I said a while back that I was done with contributing content to Wikipedia. I'll stand by this. But I've been at least willing to contribute typo fixes and clarifying text, as long as I could do it anonymously.
Now I'm closer to being done with that too…
I was reading about Jim Crow Laws in Wikipedia today, and found an ugly little sentence that began "In 1913, for instance, the acting Secretary of the Treasuryan appointee of the first Southern-born president of the postwar periodwas heard to express his consternation…" It seemed to me that adding actual names with wiki links might improve the sentence substantially. The sentence pretty clearly was referring to Woodrow Wilson, perhaps the most racist president in our nation's history (although James Buchanan was pretty bad).
I then looked for the edit button—and found that the page is locked. That's OK—I'm sure a page like "Jim Crow Laws" is a frequent target of racist garbage, so that makes sense. I next tried to find where in the revision history the page was locked, and where in the talk section it explained why. No luck: the revision history had no obvious explanation, and the talk section was pretty clearly an evolving set of page amendments that people couldn't get onto the page because it was locked, rather than actual discussion. There was, however, a hint that I could edit the page if I logged in.
I don't want to do edits on Wikipedia as myself; I want to do them anonymously, to reflect my lack of support for the organization. I thus decided to create a second account for myself. The first time I tried, I failed the CAPTCHA test. I was pretty sure I had typed it right, but oh well, I tried again and got past that hurdle.

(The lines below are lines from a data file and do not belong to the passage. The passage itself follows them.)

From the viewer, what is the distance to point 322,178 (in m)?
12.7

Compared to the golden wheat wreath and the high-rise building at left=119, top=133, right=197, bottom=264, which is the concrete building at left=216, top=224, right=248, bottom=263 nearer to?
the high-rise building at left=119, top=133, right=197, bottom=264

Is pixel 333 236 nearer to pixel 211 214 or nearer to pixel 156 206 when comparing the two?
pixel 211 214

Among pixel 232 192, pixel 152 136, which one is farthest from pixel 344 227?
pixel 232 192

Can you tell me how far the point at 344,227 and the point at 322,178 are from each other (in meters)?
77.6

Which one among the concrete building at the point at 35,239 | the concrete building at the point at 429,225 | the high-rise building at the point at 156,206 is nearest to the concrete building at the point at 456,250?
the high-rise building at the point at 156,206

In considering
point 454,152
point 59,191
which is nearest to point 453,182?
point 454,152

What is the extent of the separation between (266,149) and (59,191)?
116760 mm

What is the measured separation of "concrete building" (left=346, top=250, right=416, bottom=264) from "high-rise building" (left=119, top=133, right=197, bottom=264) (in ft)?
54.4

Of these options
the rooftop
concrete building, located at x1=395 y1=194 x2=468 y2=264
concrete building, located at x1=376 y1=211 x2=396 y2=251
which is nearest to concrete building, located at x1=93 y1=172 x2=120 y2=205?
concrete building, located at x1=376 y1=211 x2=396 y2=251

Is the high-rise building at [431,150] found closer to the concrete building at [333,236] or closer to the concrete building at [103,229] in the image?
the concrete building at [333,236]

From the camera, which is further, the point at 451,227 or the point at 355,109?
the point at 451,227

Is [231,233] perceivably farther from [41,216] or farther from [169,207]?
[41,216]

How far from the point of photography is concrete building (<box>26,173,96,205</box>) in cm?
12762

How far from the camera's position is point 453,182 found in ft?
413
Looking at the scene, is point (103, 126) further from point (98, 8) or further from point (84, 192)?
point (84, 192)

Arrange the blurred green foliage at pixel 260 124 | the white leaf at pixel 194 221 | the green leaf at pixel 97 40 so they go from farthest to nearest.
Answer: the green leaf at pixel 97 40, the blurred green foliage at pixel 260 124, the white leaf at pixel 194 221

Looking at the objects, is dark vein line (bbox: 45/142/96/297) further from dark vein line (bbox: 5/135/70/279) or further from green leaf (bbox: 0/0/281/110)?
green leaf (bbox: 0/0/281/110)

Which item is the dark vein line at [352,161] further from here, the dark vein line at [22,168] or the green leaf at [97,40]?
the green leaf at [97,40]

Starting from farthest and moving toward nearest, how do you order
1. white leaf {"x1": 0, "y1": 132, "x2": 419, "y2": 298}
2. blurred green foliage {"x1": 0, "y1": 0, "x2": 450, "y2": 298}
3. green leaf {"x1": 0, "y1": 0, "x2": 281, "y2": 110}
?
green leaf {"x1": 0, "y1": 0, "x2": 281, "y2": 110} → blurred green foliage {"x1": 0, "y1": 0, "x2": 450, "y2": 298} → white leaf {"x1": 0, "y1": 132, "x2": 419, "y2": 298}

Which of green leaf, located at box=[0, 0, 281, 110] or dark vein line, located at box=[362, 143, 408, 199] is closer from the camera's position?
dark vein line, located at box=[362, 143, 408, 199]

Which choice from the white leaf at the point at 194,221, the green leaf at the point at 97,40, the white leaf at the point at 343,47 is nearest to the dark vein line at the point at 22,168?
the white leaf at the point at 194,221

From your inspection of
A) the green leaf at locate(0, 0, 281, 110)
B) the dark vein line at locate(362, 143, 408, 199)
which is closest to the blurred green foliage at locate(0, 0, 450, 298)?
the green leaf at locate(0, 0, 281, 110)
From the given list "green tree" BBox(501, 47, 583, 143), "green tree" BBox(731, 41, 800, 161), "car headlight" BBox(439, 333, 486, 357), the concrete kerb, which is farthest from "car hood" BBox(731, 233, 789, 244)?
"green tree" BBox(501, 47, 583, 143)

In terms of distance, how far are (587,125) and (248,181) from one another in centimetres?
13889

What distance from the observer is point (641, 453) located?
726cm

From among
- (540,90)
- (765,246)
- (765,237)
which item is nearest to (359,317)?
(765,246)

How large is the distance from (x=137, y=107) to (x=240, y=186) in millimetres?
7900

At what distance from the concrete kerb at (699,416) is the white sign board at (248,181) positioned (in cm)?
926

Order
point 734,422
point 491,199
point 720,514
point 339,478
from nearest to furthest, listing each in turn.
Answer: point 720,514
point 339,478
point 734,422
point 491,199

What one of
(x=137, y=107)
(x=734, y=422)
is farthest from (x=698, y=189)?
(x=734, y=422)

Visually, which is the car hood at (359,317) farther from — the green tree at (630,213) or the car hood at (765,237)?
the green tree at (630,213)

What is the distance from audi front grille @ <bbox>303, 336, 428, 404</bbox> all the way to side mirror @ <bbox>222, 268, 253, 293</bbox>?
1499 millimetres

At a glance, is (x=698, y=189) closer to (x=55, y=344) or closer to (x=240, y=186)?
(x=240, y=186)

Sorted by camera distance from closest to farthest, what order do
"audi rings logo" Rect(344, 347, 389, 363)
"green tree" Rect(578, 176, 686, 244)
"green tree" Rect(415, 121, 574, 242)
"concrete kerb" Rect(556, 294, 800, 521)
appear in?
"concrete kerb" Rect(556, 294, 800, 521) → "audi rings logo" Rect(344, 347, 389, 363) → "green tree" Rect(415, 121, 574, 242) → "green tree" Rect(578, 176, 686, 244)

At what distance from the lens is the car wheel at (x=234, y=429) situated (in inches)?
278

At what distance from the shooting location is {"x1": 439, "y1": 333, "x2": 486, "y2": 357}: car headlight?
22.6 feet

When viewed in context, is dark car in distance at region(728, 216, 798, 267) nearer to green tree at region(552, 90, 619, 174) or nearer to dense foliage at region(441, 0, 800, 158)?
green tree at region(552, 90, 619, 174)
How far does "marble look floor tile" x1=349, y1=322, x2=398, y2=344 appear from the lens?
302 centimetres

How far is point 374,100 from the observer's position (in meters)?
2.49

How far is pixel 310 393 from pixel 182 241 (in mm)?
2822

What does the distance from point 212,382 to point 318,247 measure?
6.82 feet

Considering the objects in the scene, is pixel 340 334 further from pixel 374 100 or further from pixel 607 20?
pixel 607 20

Then I hit the final roadblock. The page informed me that an automatic username policy checker had decreed that my chosen username of "WikipediaFixer" violated the username creation policy of Wikipedia. So I went to the provided link to this policy (which is, by the way, not obviously available through Wikipedia's search function).
Oh my. The username policy of Wikipedia is about 2500 words. I kid you not. It wasn't obvious that "WikipediaFixer" violated the policy, but it wasn't obvious that it didn't, either.

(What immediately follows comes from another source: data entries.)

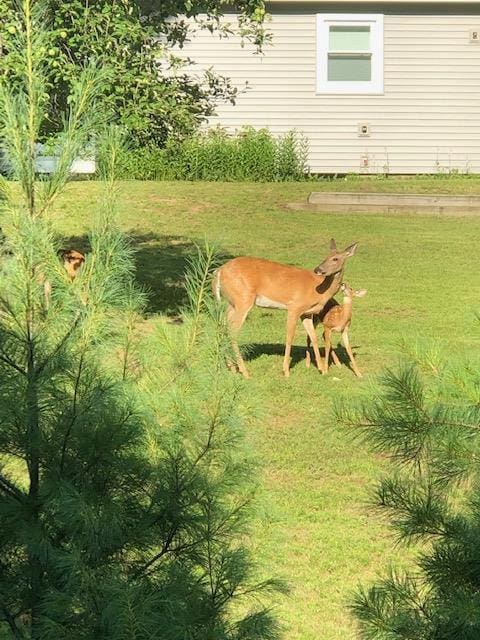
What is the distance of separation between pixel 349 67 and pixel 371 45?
2.19 feet

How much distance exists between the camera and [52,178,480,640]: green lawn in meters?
4.94

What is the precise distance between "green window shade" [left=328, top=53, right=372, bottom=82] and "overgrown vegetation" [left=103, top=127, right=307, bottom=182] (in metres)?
2.00

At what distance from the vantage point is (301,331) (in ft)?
37.7

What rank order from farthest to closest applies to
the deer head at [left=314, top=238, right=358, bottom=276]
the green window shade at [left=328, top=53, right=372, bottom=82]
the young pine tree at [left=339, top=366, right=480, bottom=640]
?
the green window shade at [left=328, top=53, right=372, bottom=82]
the deer head at [left=314, top=238, right=358, bottom=276]
the young pine tree at [left=339, top=366, right=480, bottom=640]

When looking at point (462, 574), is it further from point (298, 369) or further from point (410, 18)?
point (410, 18)

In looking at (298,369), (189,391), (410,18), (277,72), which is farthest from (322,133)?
Result: (189,391)

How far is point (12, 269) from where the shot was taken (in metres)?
2.90

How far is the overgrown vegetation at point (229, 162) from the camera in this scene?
2139 centimetres

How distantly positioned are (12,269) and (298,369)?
23.1 ft

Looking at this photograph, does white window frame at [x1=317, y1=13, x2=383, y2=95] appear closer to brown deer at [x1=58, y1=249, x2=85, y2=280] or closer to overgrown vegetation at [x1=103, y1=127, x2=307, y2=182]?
overgrown vegetation at [x1=103, y1=127, x2=307, y2=182]

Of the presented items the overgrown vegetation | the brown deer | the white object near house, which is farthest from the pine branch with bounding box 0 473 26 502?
the overgrown vegetation

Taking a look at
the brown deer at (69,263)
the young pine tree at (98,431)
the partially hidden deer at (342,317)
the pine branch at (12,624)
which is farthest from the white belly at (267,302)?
the pine branch at (12,624)

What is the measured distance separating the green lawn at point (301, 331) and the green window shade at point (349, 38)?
3.01 meters

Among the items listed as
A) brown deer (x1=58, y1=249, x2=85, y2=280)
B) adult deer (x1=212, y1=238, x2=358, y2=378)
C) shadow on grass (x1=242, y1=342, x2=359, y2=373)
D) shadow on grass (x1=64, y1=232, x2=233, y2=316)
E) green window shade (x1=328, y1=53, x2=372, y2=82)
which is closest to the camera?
brown deer (x1=58, y1=249, x2=85, y2=280)
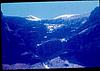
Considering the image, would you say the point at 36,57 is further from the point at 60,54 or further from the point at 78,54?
the point at 78,54

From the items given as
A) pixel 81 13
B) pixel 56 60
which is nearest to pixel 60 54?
pixel 56 60

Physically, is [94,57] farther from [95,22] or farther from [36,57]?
[36,57]

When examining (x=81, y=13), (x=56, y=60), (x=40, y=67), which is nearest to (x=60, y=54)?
(x=56, y=60)

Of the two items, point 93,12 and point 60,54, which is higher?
point 93,12

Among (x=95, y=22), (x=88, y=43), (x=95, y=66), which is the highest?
(x=95, y=22)

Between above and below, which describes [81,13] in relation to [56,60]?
above
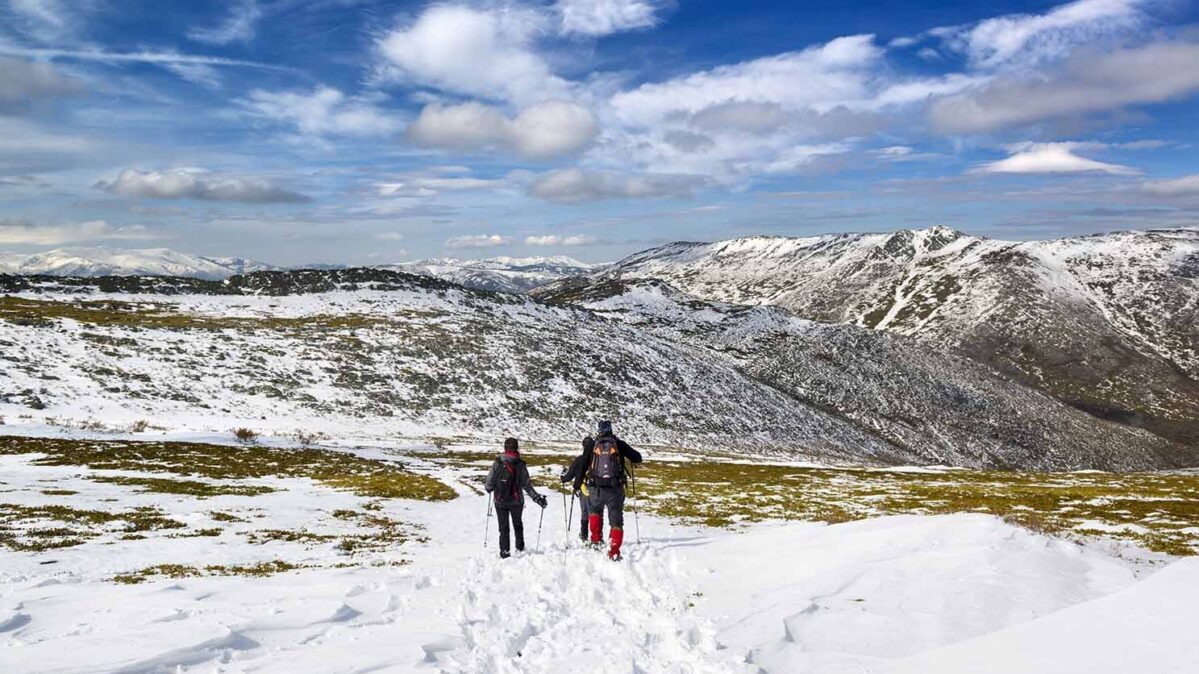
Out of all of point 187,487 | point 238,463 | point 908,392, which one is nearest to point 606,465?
point 187,487

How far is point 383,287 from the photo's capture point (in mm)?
115312

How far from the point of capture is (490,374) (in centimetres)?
8038

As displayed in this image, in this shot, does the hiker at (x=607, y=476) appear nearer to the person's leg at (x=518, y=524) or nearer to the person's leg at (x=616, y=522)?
the person's leg at (x=616, y=522)

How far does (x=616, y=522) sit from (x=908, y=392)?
113 meters

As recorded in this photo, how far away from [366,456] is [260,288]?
2945 inches

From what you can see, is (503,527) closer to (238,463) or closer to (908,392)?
(238,463)

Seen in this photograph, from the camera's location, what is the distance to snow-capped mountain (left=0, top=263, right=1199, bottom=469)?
62.6m

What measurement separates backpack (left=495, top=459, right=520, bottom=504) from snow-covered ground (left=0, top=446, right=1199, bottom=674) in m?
1.56

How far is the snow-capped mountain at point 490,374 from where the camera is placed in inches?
2466

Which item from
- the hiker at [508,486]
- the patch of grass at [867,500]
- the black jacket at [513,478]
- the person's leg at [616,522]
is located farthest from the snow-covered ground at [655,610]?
the patch of grass at [867,500]

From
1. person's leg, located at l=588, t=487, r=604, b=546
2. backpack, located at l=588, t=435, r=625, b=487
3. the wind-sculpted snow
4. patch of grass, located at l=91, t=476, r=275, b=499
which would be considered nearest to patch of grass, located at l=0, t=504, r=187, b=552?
patch of grass, located at l=91, t=476, r=275, b=499

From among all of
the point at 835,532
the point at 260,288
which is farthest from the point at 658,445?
the point at 260,288

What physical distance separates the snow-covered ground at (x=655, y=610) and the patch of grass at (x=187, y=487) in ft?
40.3

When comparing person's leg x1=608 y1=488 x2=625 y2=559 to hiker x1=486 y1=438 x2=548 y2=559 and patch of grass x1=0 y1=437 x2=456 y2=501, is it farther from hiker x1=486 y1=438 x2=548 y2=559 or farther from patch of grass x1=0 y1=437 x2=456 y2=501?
patch of grass x1=0 y1=437 x2=456 y2=501
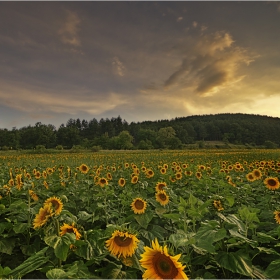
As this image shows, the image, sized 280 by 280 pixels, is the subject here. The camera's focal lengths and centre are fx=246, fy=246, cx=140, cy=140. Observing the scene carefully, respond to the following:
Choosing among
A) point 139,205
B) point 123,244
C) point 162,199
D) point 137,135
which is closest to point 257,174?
point 162,199

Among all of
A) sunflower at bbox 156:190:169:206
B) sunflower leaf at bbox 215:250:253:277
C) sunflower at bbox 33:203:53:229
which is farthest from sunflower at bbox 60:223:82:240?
sunflower at bbox 156:190:169:206

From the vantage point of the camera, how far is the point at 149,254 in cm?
161

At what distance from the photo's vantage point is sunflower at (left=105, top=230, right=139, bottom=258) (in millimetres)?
1895

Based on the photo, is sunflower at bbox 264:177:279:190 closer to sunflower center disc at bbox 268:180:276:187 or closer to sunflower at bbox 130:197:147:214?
sunflower center disc at bbox 268:180:276:187

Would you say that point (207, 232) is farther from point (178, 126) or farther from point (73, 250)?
point (178, 126)

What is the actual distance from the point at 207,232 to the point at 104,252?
2.91 feet

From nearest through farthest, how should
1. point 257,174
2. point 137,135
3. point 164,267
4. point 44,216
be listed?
point 164,267, point 44,216, point 257,174, point 137,135

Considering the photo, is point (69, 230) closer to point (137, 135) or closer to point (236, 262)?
point (236, 262)

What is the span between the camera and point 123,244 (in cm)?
191

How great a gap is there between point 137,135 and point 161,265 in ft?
346

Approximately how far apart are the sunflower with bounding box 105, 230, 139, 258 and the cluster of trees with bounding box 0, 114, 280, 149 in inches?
2357

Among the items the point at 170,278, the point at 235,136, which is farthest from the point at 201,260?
the point at 235,136

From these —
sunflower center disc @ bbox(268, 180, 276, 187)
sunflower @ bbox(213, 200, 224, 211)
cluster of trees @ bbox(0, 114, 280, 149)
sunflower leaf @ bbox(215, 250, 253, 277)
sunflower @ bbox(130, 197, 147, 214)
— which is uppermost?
cluster of trees @ bbox(0, 114, 280, 149)

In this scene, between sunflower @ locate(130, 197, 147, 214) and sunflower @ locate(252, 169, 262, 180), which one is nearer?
sunflower @ locate(130, 197, 147, 214)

Anyhow, by this time I had expended enough effort trying to make Wikipedia better—especially since I now had a long blog entry to write. I suppose I'll still do whatever typo fixes and minor corrections to Wikipedia that it lets me do truly anonymously. However, my commitment to helping Wikipedia has just gone down again.

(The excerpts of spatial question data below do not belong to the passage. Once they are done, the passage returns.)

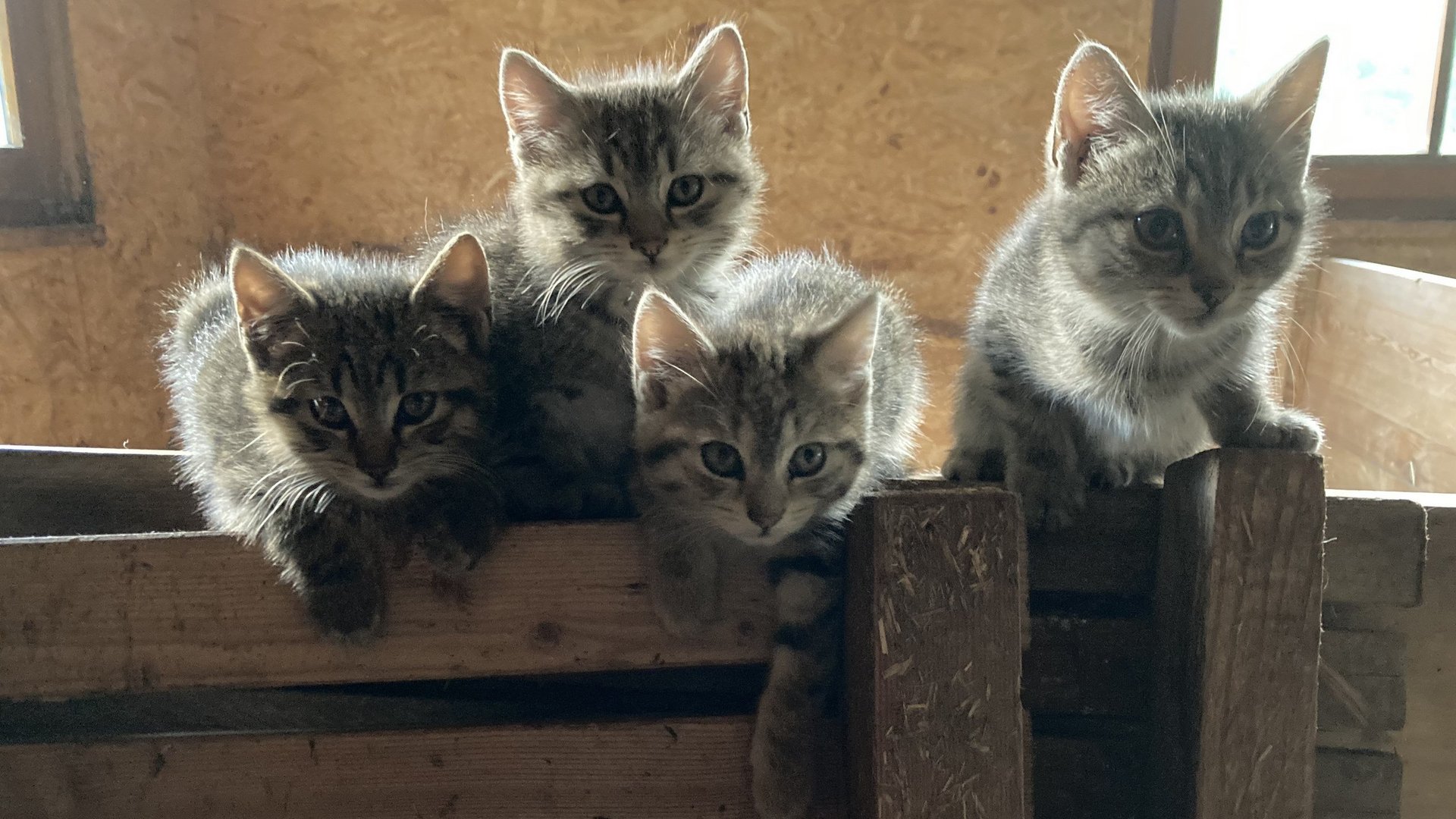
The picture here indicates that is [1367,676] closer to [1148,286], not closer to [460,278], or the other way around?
[1148,286]

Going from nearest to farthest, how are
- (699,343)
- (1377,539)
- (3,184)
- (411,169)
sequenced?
1. (1377,539)
2. (699,343)
3. (3,184)
4. (411,169)

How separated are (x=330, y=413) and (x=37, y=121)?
77.5 inches

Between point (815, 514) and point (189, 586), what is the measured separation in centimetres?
79

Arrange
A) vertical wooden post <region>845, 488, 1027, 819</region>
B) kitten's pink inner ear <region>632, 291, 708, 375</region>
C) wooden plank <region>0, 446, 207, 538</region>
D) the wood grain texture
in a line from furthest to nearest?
the wood grain texture
wooden plank <region>0, 446, 207, 538</region>
kitten's pink inner ear <region>632, 291, 708, 375</region>
vertical wooden post <region>845, 488, 1027, 819</region>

I hadn't quite realized that was possible. (B)
[For an example of what a real public wiki is like, and how great it can be, I'd suggest starting at tvtropes.org. It's not Wikipedia.
Update, a few minutes later: I note that the Wikipedia entry for tvtropes.org is marked for deletion due to lack of "notability" and of all things "verifiability". Hah. Go go Guardians of the Purity of Wikipedian Knowledge!]